Con el advenimiento de la cultura de masas, sin embargo, la cultura popular
autónoma desaparece y las elites y el pueblo comparten básicamente la misma
cultura. La diferencia empieza a establecerse de manera muy acentuada
únicamente por la formación superior. De ahí, que la izquierda actual tenga
tantas dificultades para conjugar la defensa de sus intereses como élite
cultural, con los intereses de los “obreros”. Los discursos emancipatorios
individualistas son las armas de las elites culturales para intentar defender su
poder y no pueden ser extendidos a quien no tiene ese capital simbólico. Se
necesitaría una adaptación socio-cultural que los desdibujaría por completo. Es
por ello que más allá de la valla del lenguaje inclusivo se extiende el desierto
de un resentimiento sin nombre.

En la lucha por la hegemonía las elites culturales están claramente en


desventaja. El meollo del poder económico no se discute ya que las propias
elites culturales dan por sentado que el marco de todo poder actual es el
capitalismo consumista.
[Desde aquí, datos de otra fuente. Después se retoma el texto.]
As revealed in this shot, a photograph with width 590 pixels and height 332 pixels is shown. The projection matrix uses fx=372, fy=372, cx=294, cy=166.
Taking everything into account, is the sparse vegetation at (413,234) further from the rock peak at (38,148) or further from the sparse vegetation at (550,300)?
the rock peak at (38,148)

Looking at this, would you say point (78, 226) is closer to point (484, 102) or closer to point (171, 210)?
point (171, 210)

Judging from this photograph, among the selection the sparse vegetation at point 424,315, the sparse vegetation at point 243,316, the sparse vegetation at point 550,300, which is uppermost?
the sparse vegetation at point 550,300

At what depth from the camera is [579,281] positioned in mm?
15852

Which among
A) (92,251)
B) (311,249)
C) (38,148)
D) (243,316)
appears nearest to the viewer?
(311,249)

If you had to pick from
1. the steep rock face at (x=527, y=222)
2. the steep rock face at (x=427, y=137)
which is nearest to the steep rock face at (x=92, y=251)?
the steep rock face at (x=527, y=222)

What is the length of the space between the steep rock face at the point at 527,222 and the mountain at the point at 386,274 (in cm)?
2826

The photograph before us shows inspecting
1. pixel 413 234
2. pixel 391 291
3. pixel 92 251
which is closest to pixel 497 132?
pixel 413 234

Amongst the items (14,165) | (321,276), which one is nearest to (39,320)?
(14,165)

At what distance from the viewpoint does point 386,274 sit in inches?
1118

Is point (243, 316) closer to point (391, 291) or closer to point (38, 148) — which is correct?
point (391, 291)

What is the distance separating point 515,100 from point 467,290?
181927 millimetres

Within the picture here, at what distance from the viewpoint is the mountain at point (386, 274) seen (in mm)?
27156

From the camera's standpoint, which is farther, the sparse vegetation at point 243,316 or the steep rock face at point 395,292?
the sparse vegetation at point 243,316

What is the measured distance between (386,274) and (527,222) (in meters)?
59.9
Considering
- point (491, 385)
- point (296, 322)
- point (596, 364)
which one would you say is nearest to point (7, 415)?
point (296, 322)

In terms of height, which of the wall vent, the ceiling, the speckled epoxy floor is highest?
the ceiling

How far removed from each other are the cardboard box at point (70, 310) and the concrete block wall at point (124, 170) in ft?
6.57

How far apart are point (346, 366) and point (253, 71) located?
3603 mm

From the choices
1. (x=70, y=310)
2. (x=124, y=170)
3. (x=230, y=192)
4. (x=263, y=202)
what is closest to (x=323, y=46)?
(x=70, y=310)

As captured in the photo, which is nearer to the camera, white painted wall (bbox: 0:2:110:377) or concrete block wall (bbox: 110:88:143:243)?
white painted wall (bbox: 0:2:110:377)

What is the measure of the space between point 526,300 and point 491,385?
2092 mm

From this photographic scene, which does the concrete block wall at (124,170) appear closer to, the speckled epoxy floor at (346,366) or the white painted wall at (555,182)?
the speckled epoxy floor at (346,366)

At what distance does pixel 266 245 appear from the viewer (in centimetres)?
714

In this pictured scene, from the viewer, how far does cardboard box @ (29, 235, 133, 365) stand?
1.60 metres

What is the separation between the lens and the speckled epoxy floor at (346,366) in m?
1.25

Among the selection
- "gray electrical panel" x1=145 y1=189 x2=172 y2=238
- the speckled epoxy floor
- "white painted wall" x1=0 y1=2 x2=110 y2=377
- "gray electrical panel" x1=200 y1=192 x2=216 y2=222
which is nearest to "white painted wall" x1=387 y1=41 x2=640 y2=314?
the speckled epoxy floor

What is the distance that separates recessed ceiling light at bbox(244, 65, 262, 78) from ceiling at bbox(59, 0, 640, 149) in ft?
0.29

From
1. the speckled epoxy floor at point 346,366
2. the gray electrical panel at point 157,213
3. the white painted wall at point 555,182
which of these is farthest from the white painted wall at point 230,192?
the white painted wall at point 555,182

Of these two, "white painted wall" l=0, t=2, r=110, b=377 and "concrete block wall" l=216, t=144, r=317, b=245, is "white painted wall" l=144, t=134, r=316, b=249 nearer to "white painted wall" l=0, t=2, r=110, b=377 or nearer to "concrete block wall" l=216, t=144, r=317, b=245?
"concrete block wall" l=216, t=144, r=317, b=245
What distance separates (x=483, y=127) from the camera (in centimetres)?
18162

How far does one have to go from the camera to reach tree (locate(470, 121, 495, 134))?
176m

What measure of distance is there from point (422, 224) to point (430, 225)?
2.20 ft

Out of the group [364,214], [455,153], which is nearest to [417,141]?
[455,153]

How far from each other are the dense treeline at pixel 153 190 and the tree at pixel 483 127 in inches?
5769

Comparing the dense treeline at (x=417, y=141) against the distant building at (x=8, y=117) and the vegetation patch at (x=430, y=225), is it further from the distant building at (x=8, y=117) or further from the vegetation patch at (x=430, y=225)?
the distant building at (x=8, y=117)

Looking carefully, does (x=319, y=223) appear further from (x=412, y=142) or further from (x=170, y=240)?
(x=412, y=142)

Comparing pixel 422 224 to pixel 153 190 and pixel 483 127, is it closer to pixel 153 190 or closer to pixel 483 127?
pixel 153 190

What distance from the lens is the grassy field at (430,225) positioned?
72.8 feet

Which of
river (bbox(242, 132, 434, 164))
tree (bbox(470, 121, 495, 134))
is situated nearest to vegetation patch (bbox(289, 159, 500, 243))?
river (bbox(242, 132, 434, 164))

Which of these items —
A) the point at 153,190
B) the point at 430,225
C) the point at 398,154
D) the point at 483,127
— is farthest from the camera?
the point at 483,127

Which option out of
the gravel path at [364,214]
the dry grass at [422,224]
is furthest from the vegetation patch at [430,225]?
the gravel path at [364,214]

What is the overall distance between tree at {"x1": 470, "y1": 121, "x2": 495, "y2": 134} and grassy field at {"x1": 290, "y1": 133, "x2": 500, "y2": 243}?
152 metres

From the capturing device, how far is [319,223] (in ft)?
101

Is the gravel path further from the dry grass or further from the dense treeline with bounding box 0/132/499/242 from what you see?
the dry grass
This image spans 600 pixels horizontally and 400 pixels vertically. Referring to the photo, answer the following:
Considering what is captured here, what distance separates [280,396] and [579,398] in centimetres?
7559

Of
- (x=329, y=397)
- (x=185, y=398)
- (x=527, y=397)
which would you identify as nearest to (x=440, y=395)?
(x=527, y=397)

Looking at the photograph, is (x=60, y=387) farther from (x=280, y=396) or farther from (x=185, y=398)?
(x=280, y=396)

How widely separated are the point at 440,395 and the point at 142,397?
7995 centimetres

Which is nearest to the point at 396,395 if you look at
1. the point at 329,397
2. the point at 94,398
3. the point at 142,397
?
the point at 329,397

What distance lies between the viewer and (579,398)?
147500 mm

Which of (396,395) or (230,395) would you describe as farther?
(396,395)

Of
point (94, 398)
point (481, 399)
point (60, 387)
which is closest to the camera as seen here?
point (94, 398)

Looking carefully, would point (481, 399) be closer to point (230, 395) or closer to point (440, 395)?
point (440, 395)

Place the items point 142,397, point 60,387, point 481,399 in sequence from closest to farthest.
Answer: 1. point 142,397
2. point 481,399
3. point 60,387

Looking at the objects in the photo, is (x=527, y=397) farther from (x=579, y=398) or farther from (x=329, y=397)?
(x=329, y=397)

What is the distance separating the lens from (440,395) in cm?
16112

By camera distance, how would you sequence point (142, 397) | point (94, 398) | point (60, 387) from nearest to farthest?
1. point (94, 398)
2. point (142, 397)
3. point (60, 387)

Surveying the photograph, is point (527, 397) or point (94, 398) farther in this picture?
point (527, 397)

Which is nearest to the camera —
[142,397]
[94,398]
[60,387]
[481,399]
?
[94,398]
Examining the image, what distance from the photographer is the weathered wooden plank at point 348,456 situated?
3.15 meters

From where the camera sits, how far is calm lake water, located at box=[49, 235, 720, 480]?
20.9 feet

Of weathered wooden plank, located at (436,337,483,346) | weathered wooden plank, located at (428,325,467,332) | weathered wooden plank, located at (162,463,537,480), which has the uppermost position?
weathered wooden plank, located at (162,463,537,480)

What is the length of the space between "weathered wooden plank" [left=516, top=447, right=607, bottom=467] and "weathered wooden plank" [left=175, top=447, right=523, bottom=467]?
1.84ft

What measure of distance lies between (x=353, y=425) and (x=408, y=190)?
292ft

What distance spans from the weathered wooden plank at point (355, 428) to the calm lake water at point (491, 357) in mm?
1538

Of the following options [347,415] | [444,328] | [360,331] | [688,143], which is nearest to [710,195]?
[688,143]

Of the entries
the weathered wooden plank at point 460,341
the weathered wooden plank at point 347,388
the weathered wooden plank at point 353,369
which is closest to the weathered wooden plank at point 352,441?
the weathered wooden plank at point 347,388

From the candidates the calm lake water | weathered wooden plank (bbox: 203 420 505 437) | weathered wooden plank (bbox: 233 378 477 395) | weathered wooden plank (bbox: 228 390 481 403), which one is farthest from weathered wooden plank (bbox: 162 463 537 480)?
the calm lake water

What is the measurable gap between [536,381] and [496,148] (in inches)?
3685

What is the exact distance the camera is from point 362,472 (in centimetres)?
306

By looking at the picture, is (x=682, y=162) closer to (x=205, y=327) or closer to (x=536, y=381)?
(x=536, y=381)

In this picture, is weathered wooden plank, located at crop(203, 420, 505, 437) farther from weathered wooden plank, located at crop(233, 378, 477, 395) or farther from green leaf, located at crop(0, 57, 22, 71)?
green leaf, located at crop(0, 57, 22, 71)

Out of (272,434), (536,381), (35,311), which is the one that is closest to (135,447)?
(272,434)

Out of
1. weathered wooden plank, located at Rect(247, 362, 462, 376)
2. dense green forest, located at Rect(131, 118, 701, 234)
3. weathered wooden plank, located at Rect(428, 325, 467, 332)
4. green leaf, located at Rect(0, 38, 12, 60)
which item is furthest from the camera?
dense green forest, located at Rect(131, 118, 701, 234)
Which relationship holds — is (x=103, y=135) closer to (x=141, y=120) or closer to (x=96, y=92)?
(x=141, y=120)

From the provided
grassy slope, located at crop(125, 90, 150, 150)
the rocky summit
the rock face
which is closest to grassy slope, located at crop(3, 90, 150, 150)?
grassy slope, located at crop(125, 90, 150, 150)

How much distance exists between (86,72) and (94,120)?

Las elites económicas pueden dormir tranquilas: nadie
pretende ya transformar radicalmente el régimen de la propiedad privada o de
los medios de producción. La lucha entre las elites tiene lugar por completo
alrededor del capital simbólico. De esta manera, las elites culturales no pueden
estar más que a la defensiva, porque la posibilidad de un cuestionamiento
radical del poder de las elites económicas está excluida de entrada.

Todos los grandes textos de Antonio Gramsci fueron escritos en la cárcel y


constituyen una meditación sobre la derrota de la izquierda europea en los
años 30, cuando el fascismo se fue adueñando del poder en casi toda Europa.
Su clásica apelación a la creación de una literatura nacional-popular era un
llamado a la izquierda, en los términos de su tiempo, para realizar una profunda
reflexión respecto de los errores políticos y culturales que había cometido y que
habían arrojado a tantas personas en los brazos del fascismo. Me gustaría
pensar que no hace falta acabar tras los barrotes, vigilados por los que
pensábamos estar defendiendo, para empezar una fértil autocrítica.